··· TASK MATERIAL
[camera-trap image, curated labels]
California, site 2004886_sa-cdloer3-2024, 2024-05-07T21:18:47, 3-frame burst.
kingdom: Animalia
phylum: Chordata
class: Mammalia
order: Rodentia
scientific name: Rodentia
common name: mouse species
······
··· TASK MATERIAL
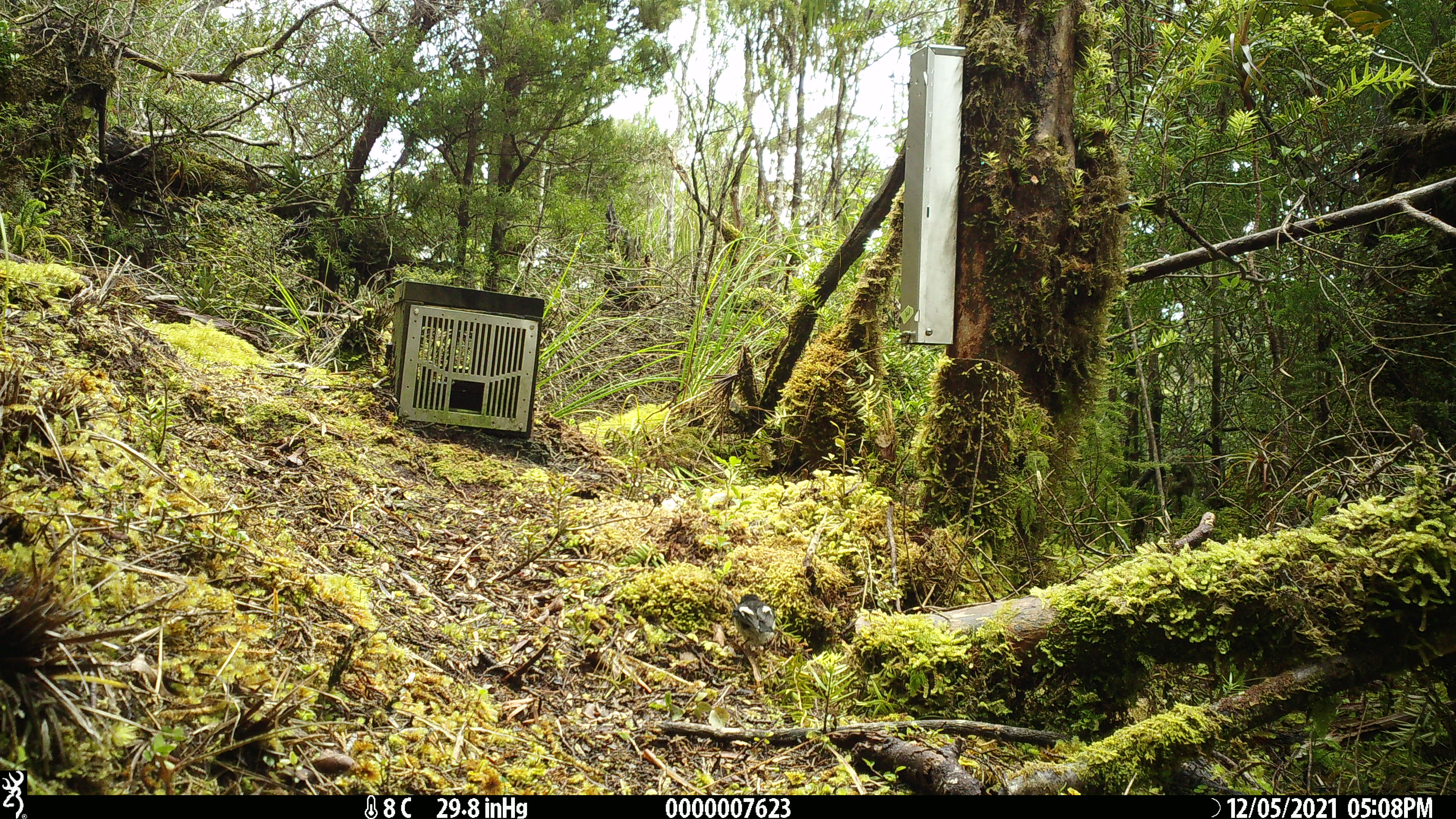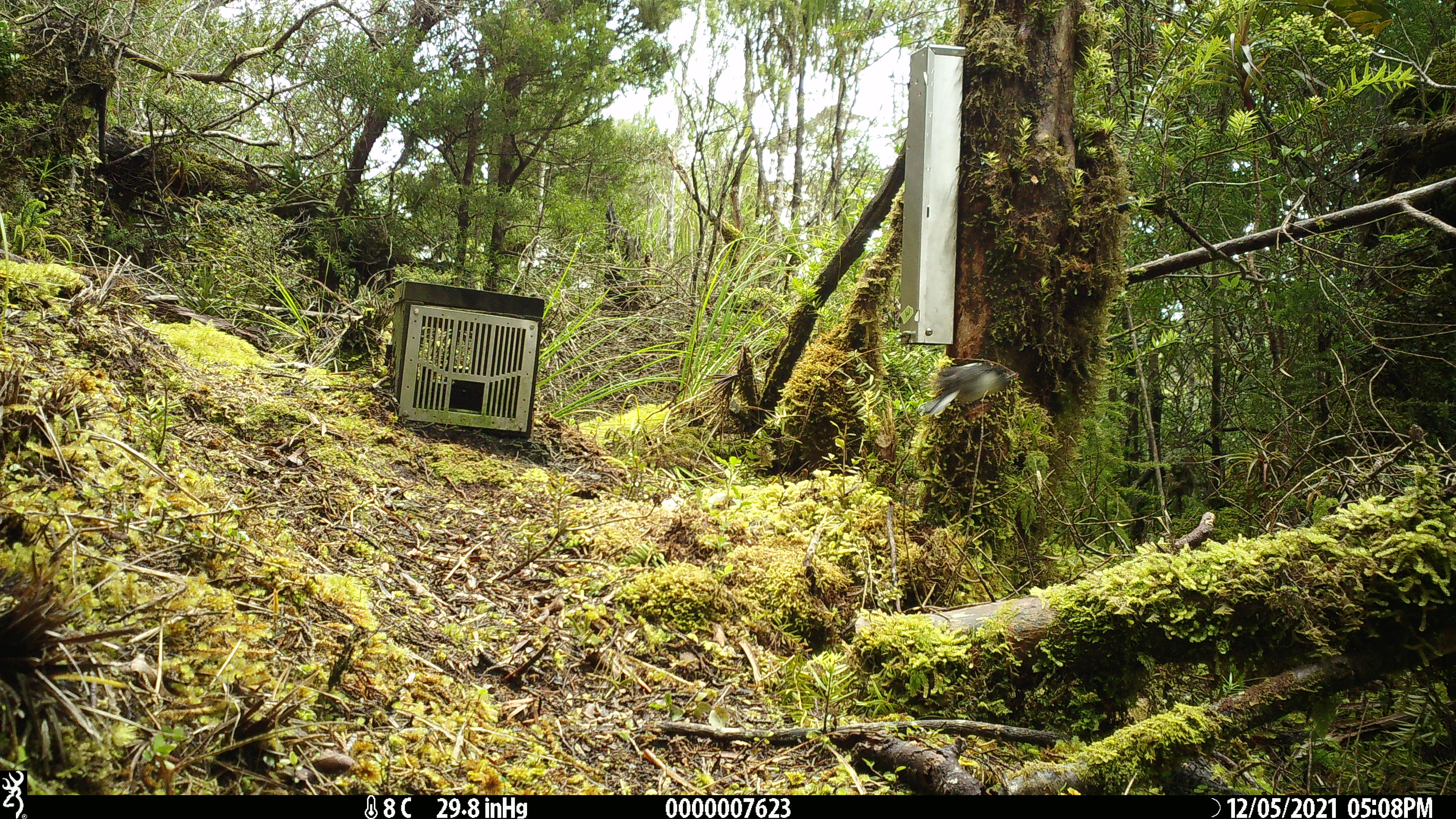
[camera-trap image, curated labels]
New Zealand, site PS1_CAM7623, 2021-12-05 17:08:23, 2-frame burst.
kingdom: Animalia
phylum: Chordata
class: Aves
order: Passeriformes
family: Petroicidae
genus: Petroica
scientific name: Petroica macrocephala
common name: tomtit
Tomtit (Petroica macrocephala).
······
• **HOW TO COMPLETE THIS TASK**:
Within the material, how many lines hold "burst"? Say only the number.

• **REPLY**:
2